Rubio has had very few international players in his 29 years at Arizona, but has three this season. He says they are unique in that they are laser focused on becoming the best player they can be. Going pro is their ultimate goal. Getting an education often comes second.
So even though Maldonado Diaz arrived as somewhat of an unknown commodity to Rubio, her practice habits made it obvious that she has a bright future.
“A really diligent, attention-to-detail type of player,” he said. “It’s been a good influence and a good exposure for our other players.”
Gelling with her teammates was a struggle at first. On top of learning a new position and system, Maldonado Diaz had trouble immigrating to the United States due to COVID-19 restrictions. And while her English is serviceable, she is not always comfortable speaking it.

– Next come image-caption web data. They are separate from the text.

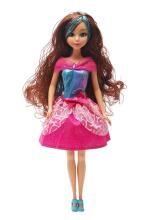 FUNVILLE Dreameez Princess Doll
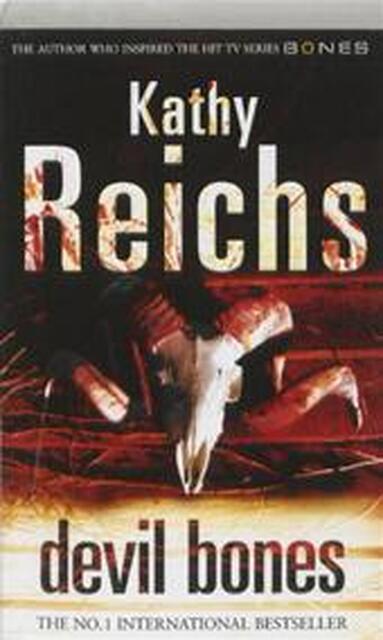 Devil Bones - Kathy Reichs Devil Bones - Kathy Reichs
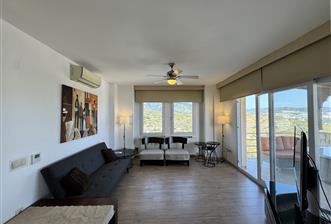 Bodrum Bitez Palmiye Vadisi Evleri 2+1 Kiralık Daire
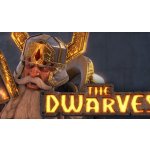 The Dwarves – Sleviste.cz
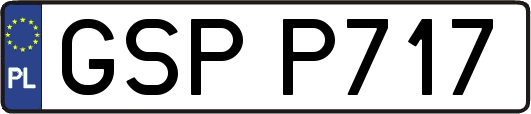 GSPP717
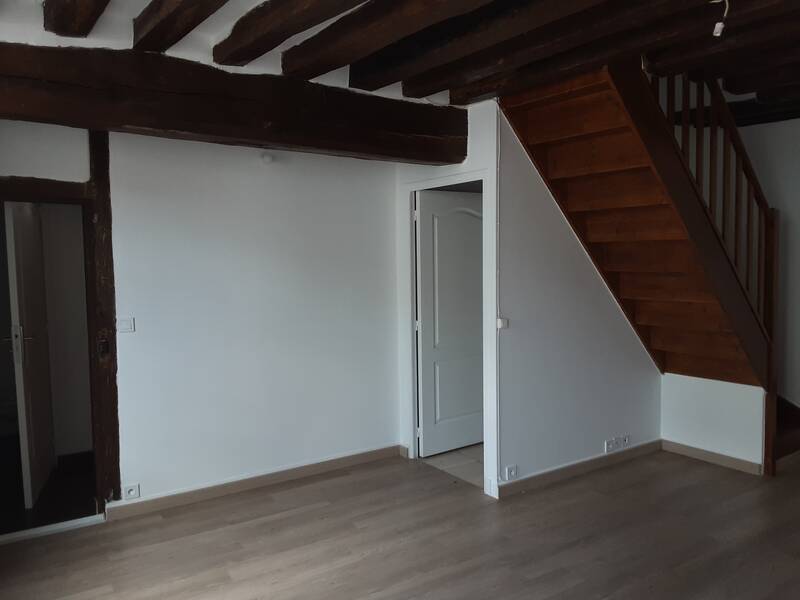Saint-Arnoult-En-Yvelines (78730)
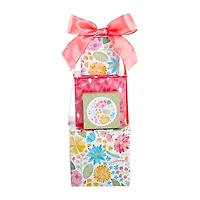 Alder Creek Spring Has Sprung Tower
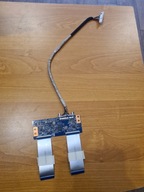 TICON LOGIKA T430HVN01.0 Z TV LG 43LH500T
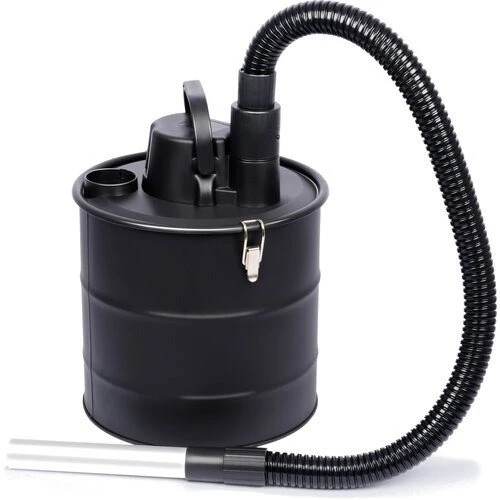 Dulkių siurblys Siurblys pelenams Kinzo, 800-1200W, 18L, su HEPA filtru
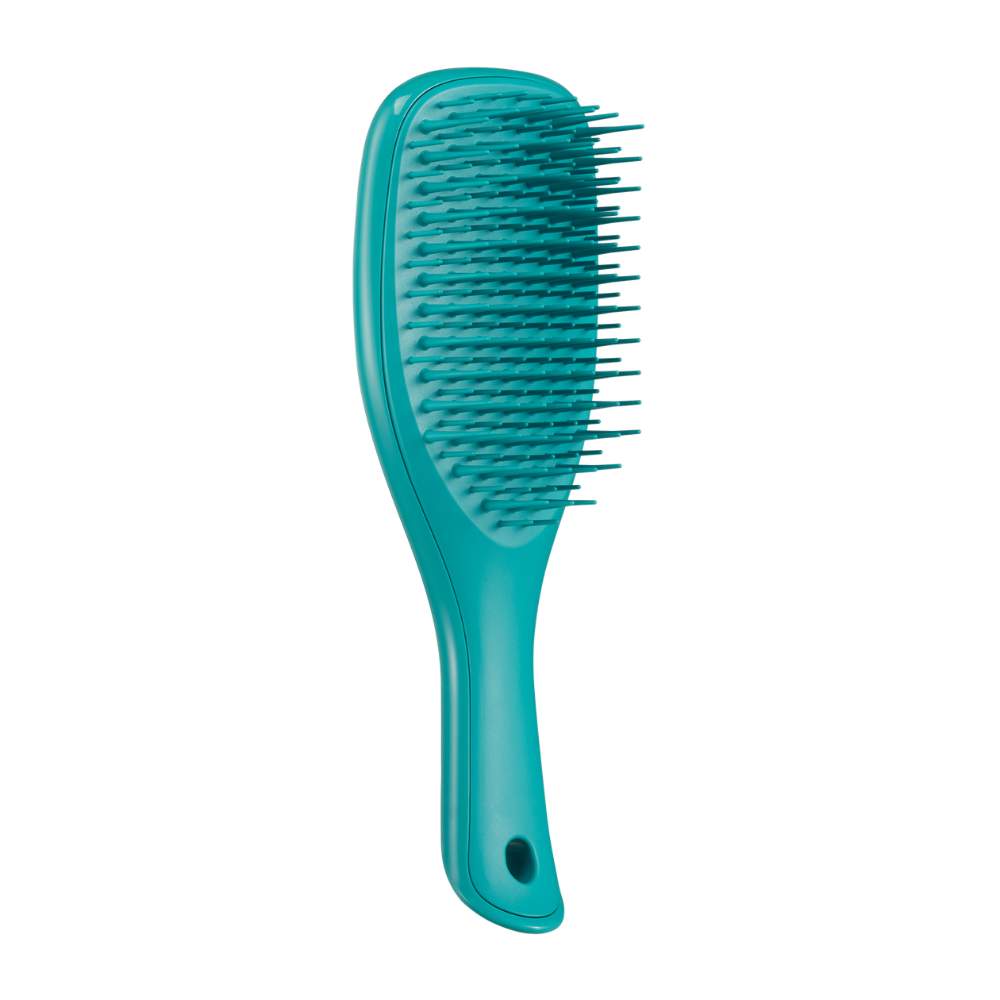 Щітка для волосся Tangle Teezer The Ultimate Detangler Mini Transformative Teal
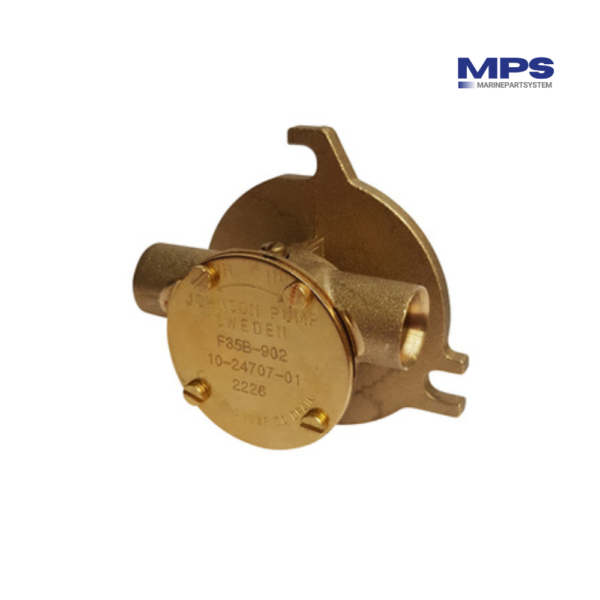 Agua de mar / bomba impulsora Volvo Penta 840557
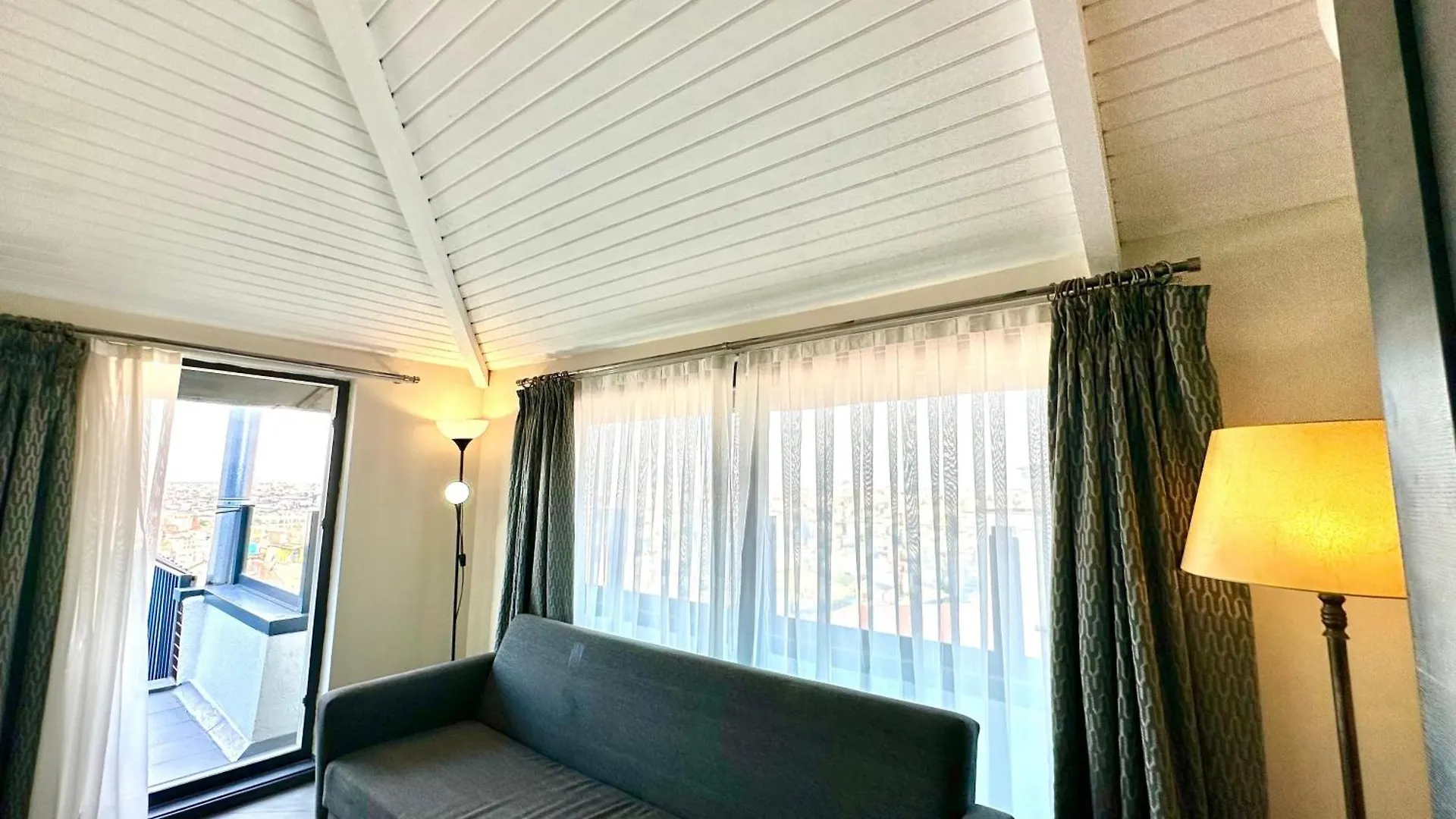 Faros Hotel Taksim-Special Category Istanbul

Once she started to build up some confidence, she tested positive for COVID-19, forcing her to quarantine until she tested negative. That knocked her out of Arizona’s exhibition vs. New Mexico State on Jan. 14, though it was only a temporary setback.
She was one of the few bright spots in Arizona’s season-opening losses at Utah a week later.
“When she got the negative test back, and was able to reintegrate herself, it just made her want to do better,” Maldonado’s translator said. “It motivated her and she was playing with a lot of desire. ... With time, she’s been able to slowly adapt and get used to it and start to know her teammates better. And that’s helped her settle in here in Tucson.”
Maldonado Diaz is close with fellow international players Dilara Gedikoglu (Turkey) and Merle Weidt (Germany) but is more talkative around the entire team now. One day after practice she came out of her shell to let her teammates know that she finally feels comfortable around them.
“That just made my heart, everyone’s heart, so happy,” said sophomore libero Kamaile Hiapo. “We’re like, ‘thank goodness.’ And now she’s a baller out on the court.”
Maldonado Diaz has been likened to Samantha Bricio, a Mexican national team star and former USC All-American hitter. Maldonado Diaz smiled when her name was mentioned with Bricio’s, saying it’s an honor to be compared to a player of that caliber.
But as impressive as Maldonado Diaz has been so far, Rubio wants to see how she builds on her early success before proclaiming her to be some sort of savior for Arizona volleyball.
“I’m not ready to anoint her as the Second Coming until she can do it back to back and do it over a couple different weekends, but certainly the potential is there,” he said. “And certainly how she applies herself in practice every single day allows her to be on the learning curve that she’s on now. She’s improving quickly.”